### DATA SHOWN
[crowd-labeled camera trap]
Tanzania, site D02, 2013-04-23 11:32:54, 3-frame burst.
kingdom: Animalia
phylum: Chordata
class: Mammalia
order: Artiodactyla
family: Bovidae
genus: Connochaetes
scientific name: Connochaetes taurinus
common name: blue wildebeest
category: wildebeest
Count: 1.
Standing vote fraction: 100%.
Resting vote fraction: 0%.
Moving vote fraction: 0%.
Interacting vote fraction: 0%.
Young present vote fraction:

### TASK DIRECTIONS
What you return must be the line that contains "class: Mammalia" followed by every remaining line of the material, all exactly as written and nothing more.

### OUTPUT FOR THIS EXERCISE
class: Mammalia
order: Artiodactyla
family: Bovidae
genus: Connochaetes
scientific name: Connochaetes taurinus
common name: blue wildebeest
category: wildebeest
Count: 1.
Standing vote fraction: 100%.
Resting vote fraction: 0%.
Moving vote fraction: 0%.
Interacting vote fraction: 0%.
Young present vote fraction:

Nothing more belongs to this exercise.